# EXERCISE:
Reproduce every line of the records verbatim, from the line containing "What is the precise" through the end of the records, omitting the pictures.

# DATA SHOWN:
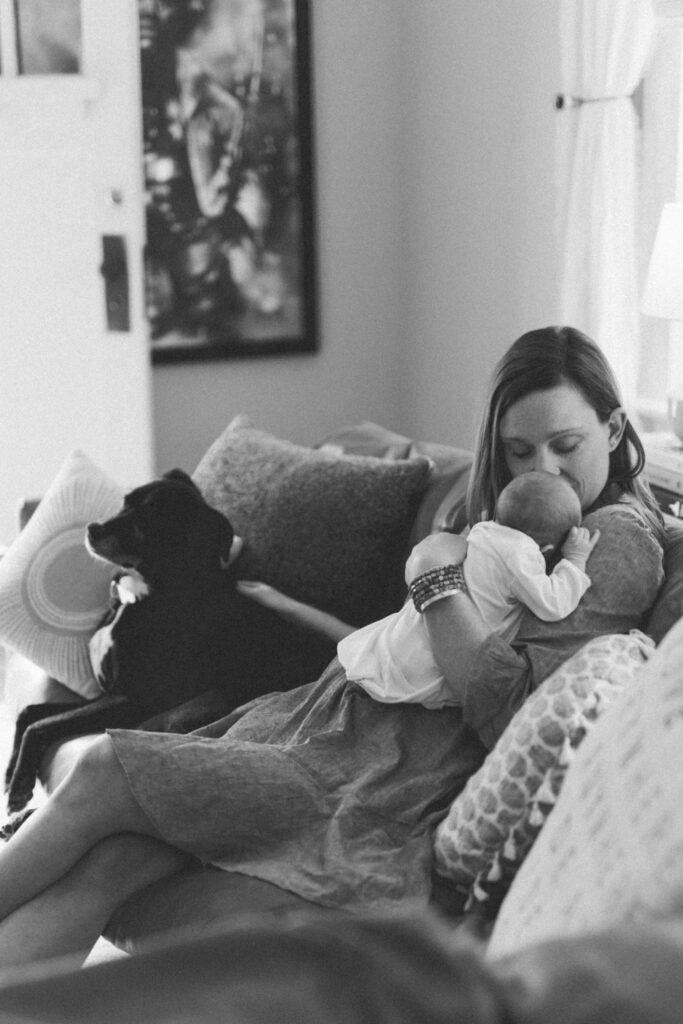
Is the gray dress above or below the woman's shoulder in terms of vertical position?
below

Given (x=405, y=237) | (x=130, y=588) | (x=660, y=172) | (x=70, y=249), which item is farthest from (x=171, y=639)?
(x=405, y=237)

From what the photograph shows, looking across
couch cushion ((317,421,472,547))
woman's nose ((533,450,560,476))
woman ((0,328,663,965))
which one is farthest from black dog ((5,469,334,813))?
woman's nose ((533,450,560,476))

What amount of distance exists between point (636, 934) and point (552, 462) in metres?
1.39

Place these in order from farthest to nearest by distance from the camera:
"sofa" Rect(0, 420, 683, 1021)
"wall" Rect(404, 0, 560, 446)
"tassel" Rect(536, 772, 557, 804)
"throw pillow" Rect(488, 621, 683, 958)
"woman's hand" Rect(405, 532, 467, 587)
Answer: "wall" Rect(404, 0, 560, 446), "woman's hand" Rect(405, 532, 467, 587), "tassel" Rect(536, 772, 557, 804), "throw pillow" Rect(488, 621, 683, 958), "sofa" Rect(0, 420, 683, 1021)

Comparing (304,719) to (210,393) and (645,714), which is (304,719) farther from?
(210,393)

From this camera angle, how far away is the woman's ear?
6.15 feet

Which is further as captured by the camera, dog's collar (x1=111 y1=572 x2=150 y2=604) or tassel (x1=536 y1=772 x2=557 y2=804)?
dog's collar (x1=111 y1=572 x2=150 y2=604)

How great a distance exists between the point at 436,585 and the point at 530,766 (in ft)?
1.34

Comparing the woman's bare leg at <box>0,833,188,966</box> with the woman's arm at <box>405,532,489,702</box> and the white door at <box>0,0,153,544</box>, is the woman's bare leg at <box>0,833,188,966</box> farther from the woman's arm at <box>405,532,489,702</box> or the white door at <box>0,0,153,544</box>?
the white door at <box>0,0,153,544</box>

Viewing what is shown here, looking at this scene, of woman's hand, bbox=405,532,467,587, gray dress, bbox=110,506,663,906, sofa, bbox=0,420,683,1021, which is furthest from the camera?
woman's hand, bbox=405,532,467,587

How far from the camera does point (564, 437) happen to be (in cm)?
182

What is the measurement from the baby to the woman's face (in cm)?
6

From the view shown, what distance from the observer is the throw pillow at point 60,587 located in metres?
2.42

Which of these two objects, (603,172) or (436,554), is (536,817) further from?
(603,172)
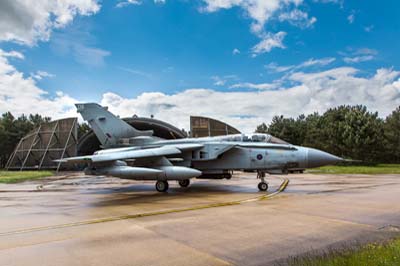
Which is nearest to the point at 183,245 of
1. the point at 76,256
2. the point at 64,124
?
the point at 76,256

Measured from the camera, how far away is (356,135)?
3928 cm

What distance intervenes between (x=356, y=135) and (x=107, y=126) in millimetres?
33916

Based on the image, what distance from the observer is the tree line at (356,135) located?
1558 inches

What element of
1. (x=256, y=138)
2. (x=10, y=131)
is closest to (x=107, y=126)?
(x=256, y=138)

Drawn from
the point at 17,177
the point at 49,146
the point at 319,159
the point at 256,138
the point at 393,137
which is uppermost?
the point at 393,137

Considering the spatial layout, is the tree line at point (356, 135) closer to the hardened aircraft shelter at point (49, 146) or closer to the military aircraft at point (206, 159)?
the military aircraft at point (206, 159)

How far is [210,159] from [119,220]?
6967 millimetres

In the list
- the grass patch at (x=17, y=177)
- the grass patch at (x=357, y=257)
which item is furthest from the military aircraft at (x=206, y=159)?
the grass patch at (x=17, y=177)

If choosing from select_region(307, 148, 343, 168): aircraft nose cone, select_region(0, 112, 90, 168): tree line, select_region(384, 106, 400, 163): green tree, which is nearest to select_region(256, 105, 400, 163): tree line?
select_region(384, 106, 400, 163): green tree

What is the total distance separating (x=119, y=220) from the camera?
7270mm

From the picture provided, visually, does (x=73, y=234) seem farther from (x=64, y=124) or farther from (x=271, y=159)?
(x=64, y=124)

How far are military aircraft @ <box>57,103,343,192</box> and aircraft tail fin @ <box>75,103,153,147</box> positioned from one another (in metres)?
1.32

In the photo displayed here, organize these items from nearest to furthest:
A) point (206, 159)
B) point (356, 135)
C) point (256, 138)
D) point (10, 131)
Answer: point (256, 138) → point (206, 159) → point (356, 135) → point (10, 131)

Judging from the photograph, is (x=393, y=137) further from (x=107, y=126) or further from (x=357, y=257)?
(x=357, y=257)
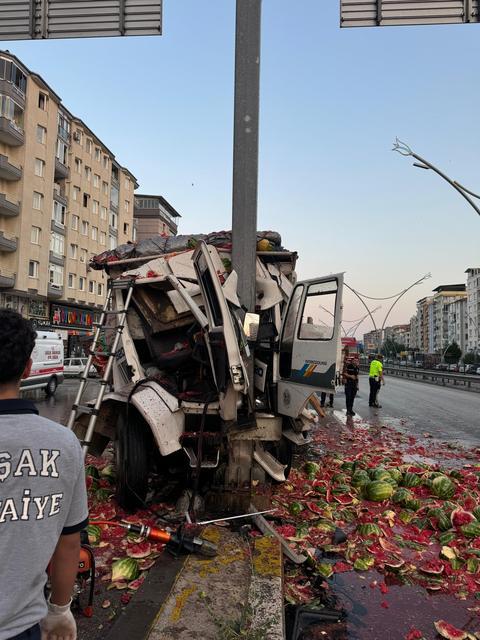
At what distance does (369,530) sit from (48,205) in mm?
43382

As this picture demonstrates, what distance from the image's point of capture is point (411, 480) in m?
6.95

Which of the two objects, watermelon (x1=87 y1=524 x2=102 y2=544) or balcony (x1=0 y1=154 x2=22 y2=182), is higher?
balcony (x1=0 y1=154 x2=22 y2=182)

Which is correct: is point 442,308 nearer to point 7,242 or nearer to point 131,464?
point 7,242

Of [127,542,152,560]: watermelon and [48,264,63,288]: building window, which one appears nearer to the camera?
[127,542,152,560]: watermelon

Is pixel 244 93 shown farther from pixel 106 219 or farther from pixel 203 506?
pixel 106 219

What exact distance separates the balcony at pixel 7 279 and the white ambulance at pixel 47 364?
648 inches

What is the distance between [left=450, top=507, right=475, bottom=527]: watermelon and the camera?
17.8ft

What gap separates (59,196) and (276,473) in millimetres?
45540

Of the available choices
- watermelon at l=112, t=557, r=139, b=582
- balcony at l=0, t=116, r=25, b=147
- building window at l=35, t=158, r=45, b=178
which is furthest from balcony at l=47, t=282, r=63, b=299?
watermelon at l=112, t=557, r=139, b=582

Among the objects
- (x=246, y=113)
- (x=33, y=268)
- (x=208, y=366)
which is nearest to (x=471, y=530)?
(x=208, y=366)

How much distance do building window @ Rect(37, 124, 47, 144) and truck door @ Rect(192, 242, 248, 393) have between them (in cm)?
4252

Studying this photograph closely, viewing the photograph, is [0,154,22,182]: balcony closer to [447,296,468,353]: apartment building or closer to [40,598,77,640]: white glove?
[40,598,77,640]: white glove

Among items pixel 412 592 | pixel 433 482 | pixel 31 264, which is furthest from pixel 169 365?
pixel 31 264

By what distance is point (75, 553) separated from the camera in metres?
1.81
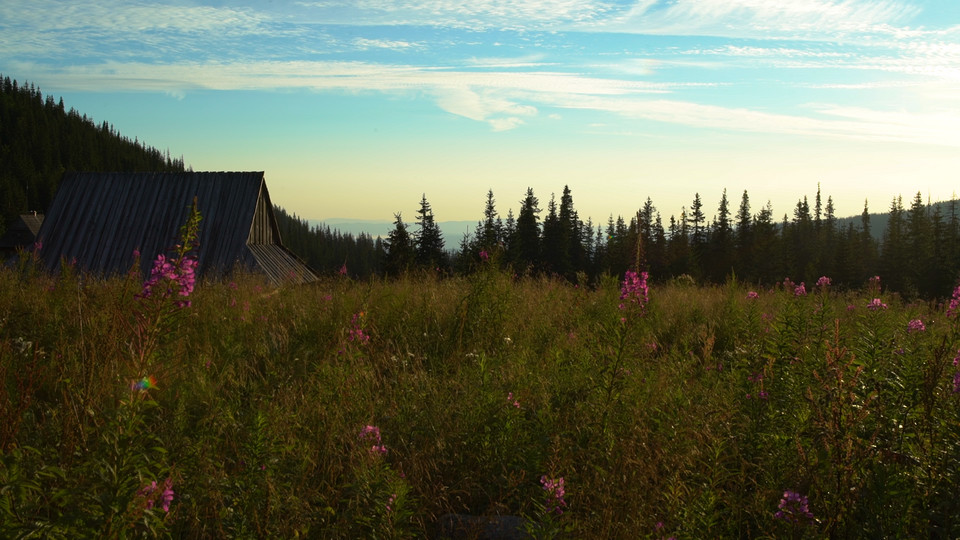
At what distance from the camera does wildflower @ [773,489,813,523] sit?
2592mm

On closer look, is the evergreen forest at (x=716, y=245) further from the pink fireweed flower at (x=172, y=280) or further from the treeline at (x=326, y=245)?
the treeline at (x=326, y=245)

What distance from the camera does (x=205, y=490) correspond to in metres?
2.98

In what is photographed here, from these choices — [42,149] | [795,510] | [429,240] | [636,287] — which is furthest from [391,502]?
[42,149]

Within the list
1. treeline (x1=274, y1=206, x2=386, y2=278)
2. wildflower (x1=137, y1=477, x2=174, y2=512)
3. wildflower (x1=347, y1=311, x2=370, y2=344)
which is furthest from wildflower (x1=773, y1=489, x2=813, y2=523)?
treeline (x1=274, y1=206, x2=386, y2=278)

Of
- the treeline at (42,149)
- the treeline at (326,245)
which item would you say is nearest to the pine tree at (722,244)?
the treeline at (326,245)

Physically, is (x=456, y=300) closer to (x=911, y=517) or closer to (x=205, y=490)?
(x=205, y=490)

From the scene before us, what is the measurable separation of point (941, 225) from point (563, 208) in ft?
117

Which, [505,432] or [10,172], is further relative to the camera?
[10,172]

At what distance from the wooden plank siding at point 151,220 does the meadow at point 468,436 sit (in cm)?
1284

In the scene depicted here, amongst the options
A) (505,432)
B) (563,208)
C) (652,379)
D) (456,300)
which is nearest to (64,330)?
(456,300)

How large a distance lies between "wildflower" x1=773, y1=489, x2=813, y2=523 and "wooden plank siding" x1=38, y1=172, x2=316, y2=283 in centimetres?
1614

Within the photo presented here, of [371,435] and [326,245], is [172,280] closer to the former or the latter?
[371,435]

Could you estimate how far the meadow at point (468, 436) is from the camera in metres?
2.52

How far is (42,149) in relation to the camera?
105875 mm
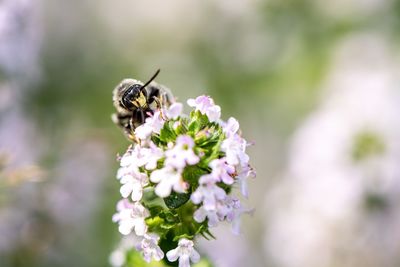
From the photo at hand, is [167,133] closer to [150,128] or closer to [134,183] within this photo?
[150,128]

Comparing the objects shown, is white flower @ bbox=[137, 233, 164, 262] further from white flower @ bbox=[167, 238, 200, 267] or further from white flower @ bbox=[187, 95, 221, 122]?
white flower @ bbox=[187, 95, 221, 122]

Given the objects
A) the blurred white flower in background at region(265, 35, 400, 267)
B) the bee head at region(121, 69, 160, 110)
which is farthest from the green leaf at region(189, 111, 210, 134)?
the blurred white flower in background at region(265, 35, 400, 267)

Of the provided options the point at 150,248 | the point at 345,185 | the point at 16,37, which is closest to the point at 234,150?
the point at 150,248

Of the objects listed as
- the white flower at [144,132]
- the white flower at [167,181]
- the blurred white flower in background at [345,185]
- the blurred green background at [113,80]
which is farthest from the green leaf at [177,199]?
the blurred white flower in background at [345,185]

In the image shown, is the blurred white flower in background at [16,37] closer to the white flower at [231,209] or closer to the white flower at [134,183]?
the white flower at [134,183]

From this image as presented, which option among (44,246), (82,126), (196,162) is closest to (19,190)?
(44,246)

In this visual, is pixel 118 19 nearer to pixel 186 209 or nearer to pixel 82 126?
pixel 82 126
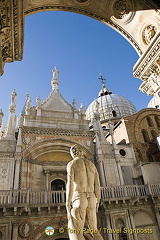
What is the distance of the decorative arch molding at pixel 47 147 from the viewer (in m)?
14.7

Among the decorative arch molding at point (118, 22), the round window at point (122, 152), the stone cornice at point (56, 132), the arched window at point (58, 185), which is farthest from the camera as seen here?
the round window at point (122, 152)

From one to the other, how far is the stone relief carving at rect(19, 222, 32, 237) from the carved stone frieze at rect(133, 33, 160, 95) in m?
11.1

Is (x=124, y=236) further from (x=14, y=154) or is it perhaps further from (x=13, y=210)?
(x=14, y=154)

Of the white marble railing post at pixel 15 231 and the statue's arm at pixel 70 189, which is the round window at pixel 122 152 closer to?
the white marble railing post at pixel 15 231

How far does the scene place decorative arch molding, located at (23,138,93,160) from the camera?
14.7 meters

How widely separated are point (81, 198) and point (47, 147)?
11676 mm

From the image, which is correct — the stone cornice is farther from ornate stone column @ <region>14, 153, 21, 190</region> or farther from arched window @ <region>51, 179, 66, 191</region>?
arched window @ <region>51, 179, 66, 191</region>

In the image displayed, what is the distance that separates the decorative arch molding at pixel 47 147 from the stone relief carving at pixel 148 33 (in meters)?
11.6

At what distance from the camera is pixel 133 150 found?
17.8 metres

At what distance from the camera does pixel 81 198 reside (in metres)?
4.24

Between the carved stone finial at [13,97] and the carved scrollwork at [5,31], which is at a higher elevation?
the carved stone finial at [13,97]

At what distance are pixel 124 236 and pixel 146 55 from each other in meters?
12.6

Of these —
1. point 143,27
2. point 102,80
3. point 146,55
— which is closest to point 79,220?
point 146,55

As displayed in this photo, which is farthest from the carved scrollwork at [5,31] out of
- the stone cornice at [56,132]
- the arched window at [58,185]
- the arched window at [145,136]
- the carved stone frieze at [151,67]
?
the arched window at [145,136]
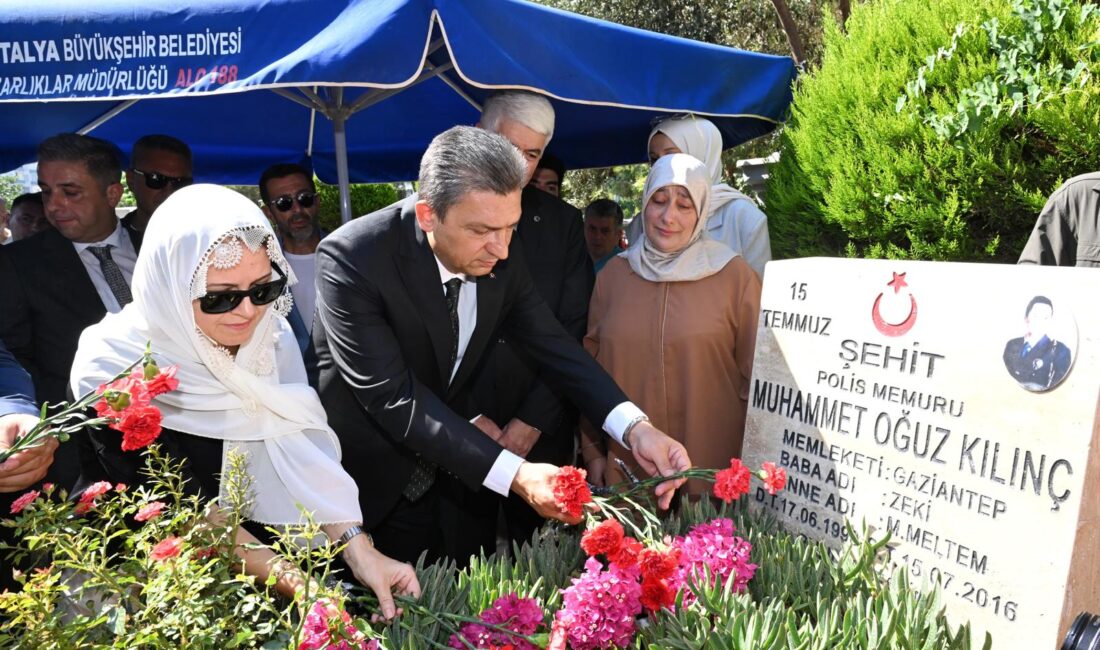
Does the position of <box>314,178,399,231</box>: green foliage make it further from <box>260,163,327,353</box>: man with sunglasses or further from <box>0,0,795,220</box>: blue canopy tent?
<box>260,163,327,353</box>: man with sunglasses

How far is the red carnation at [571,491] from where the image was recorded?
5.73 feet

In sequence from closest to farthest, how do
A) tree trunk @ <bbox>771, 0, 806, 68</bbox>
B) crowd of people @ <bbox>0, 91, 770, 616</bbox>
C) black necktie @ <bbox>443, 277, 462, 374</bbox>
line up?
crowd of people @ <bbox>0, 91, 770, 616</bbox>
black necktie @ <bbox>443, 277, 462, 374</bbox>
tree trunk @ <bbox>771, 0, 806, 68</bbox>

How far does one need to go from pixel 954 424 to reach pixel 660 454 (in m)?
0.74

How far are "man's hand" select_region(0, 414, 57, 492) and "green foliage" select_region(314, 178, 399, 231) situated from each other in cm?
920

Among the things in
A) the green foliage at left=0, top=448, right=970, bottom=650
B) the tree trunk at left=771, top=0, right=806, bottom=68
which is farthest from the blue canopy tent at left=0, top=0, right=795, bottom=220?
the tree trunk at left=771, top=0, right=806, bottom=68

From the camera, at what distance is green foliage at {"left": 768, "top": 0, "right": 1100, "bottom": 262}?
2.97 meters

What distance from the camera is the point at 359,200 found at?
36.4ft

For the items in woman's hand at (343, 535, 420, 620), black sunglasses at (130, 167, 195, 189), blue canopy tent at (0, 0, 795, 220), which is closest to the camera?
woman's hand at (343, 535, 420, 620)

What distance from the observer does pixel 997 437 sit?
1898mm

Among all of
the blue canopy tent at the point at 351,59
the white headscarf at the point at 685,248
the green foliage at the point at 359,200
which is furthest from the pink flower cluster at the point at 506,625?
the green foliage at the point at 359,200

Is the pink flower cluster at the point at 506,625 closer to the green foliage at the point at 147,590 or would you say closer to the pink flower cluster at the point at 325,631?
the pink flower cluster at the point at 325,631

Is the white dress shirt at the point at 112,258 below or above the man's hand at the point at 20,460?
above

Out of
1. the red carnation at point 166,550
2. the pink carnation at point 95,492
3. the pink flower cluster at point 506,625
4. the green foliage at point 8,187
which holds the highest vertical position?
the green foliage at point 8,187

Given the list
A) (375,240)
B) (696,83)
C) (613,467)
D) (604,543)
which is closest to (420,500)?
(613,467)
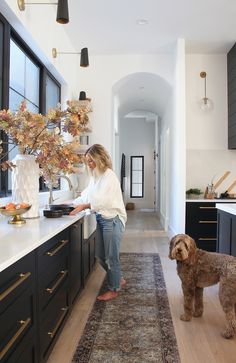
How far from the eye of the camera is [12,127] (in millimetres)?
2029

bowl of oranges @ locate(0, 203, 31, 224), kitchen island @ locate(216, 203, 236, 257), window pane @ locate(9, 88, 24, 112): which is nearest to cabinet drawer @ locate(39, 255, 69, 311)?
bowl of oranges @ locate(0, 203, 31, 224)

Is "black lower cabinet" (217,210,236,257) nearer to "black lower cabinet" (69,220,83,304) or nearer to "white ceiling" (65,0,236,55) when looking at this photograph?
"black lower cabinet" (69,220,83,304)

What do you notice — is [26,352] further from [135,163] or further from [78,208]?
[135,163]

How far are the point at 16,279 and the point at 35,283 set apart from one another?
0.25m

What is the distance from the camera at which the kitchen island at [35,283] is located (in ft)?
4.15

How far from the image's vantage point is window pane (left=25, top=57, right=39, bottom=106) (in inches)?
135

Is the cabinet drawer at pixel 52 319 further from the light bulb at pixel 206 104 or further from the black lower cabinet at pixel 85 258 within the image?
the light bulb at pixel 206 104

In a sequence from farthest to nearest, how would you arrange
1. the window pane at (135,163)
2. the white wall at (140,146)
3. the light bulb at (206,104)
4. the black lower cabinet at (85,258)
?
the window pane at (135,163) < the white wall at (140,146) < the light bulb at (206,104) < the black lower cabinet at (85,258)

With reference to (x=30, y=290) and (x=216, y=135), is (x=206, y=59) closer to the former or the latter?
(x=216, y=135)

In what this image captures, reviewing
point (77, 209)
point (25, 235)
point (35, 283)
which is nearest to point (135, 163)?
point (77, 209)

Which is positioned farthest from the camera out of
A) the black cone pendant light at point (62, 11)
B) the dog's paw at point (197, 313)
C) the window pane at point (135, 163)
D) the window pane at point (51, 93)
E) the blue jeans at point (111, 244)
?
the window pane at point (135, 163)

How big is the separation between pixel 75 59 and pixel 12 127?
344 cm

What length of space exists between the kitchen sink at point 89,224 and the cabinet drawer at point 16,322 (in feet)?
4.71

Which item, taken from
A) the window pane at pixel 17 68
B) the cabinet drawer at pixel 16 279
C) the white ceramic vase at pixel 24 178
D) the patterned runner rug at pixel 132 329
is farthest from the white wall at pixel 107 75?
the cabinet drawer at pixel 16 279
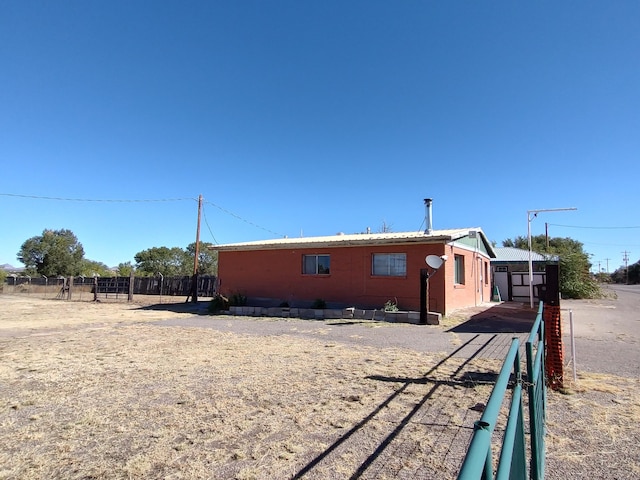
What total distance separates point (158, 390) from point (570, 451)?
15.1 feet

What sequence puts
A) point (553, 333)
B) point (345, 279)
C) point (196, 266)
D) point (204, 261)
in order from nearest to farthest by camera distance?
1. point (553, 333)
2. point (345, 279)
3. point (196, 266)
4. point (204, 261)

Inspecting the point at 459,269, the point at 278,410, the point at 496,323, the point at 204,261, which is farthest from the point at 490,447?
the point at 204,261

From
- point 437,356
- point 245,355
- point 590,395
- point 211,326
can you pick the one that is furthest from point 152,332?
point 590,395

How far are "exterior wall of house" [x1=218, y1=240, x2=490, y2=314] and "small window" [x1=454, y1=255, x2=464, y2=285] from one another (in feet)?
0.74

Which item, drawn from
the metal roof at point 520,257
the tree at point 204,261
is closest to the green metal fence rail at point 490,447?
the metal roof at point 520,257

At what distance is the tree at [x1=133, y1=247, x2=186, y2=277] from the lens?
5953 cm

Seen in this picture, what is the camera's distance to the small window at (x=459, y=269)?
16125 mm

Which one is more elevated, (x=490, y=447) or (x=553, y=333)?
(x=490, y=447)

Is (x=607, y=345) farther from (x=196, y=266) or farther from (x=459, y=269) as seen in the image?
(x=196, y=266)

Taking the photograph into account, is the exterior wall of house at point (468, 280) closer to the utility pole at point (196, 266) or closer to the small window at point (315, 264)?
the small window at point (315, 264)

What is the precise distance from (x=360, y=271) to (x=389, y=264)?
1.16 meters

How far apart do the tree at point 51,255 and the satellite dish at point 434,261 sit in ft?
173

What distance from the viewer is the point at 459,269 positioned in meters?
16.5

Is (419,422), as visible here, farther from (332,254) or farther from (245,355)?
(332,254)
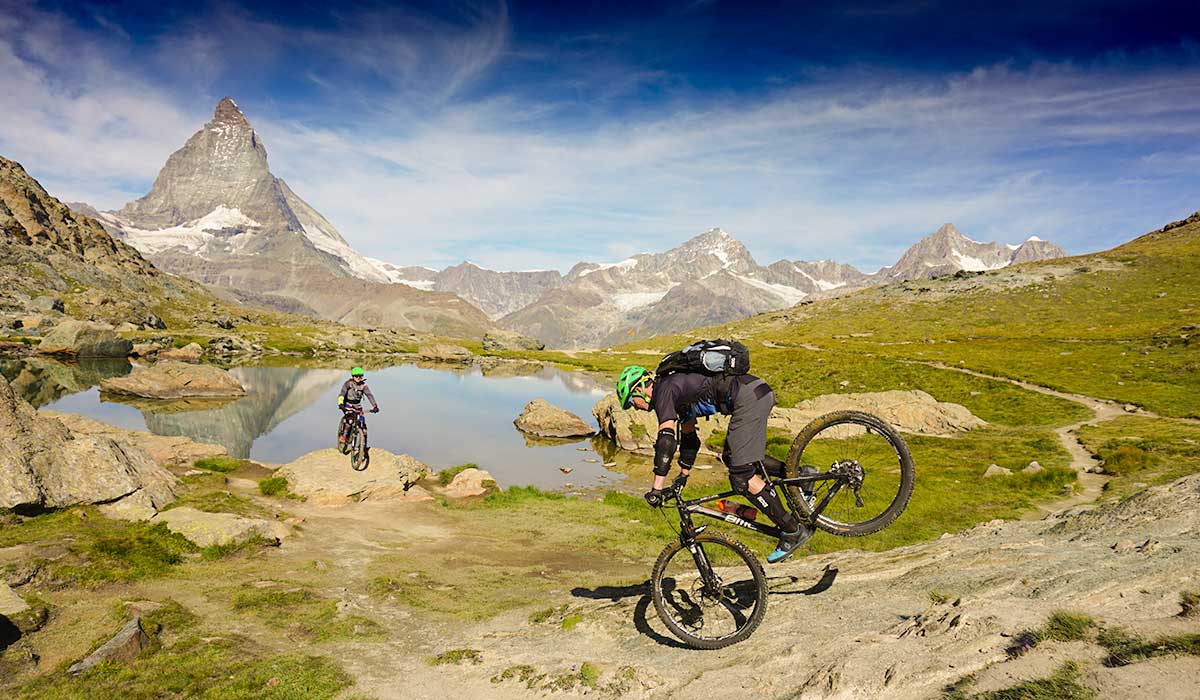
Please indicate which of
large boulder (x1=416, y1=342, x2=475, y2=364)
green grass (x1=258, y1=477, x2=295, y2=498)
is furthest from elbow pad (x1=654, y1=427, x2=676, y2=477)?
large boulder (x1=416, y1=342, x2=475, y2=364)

# EXERCISE RESPONSE:
What is the precise distance from (x=360, y=271) to (x=389, y=264)?
1.16 meters

How far apart do the tree at point 51,255 and the satellite dish at point 434,261 sit in ft?
173

What distance from the viewer is the point at 459,269 positioned in meters?
16.5

Is (419,422), as visible here, farther from (332,254) or farther from (245,355)?
(332,254)
Please indicate which of
large boulder (x1=416, y1=342, x2=475, y2=364)
green grass (x1=258, y1=477, x2=295, y2=498)
is furthest from elbow pad (x1=654, y1=427, x2=676, y2=477)?
large boulder (x1=416, y1=342, x2=475, y2=364)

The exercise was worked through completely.